• _Exercise description_
Copy the passage on atoms and auras in Hoon in full, word for word.

An atom is an unsigned integer of any size. (It may be fruitful for you to think of an atom as being like a Gödel number or a binary machine value.) Since all values are ultimately (collections of) integers, we need a way to tell different “kinds” (or applications) of integers apart.

Atoms have tags called auras which can be used coercively or noncoercively to represent single-valued data. In other words, an aura is a bit of metadata Hoon attaches to a value which tells Urbit how you intend to use a number. The default aura for a value is @ud, unsigned decimal, but of course there are many more. Aura operations are extremely convenient for converting between representations. They are also used to enforce type constraints on atoms in expressions and gates.

For instance, to a machine there is no fundamental difference between binary 0x11011001, decimal 217, and hexadecimal 0xD9. A human coder recognizes them as different encoding schemes and associates tacit information with each: an assembler instruction, an integer value, a memory address. Hoon offers two ways of designating values with auras: either directly by the input formatting of the number (such as 0b1101.1001) or using the irregular syntax @:

0b1101.1001
`@ud`0b1101.1001  :: yields 217
`@ux`0b1101.1001  :: yields 0xd9

Auras

Try the following auras. See if you can figure out how each one is behaving.

• _Given data_
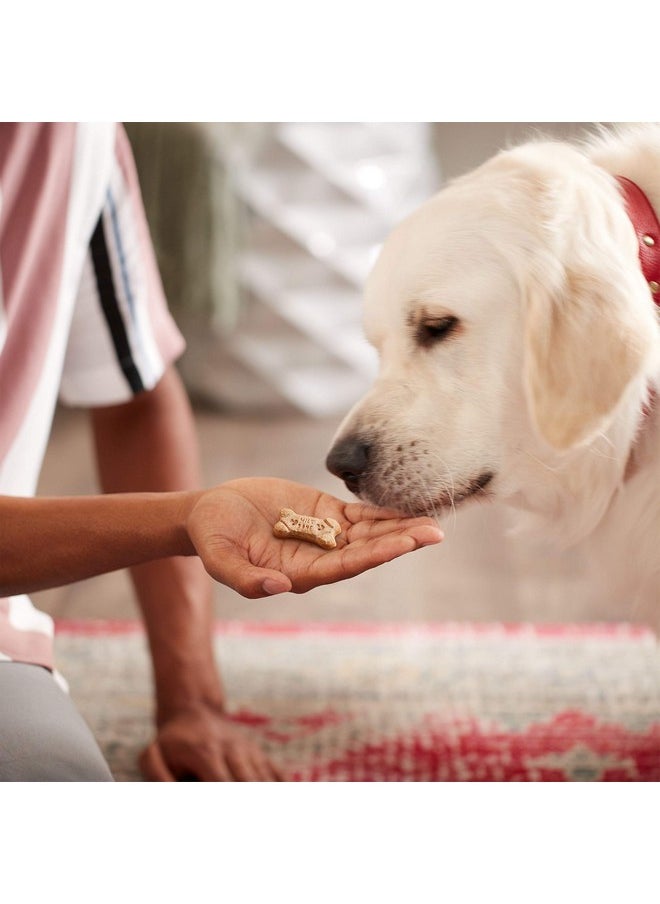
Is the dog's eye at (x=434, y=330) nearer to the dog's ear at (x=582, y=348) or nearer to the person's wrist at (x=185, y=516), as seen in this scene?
==
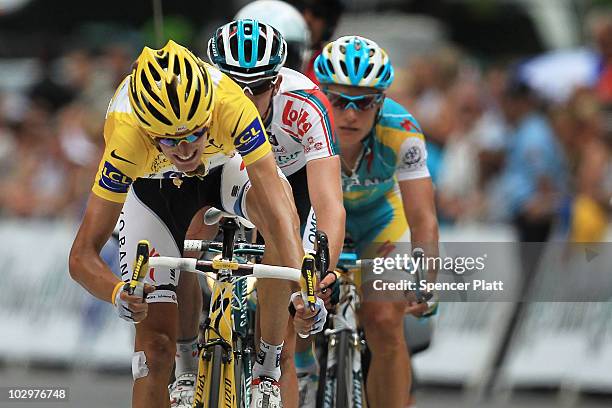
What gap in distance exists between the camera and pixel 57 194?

• _Solved exercise_
An atom is an unsigned integer of any size. (It may be fruitful for you to think of an atom as being like a Gödel number or a binary machine value.) Since all values are ultimately (collections of) integers, we need a way to tell different “kinds” (or applications) of integers apart.

Atoms have tags called auras which can be used coercively or noncoercively to represent single-valued data. In other words, an aura is a bit of metadata Hoon attaches to a value which tells Urbit how you intend to use a number. The default aura for a value is @ud, unsigned decimal, but of course there are many more. Aura operations are extremely convenient for converting between representations. They are also used to enforce type constraints on atoms in expressions and gates.

For instance, to a machine there is no fundamental difference between binary 0x11011001, decimal 217, and hexadecimal 0xD9. A human coder recognizes them as different encoding schemes and associates tacit information with each: an assembler instruction, an integer value, a memory address. Hoon offers two ways of designating values with auras: either directly by the input formatting of the number (such as 0b1101.1001) or using the irregular syntax @:

0b1101.1001
`@ud`0b1101.1001  :: yields 217
`@ux`0b1101.1001  :: yields 0xd9

Auras

Try the following auras. See if you can figure out how each one is behaving.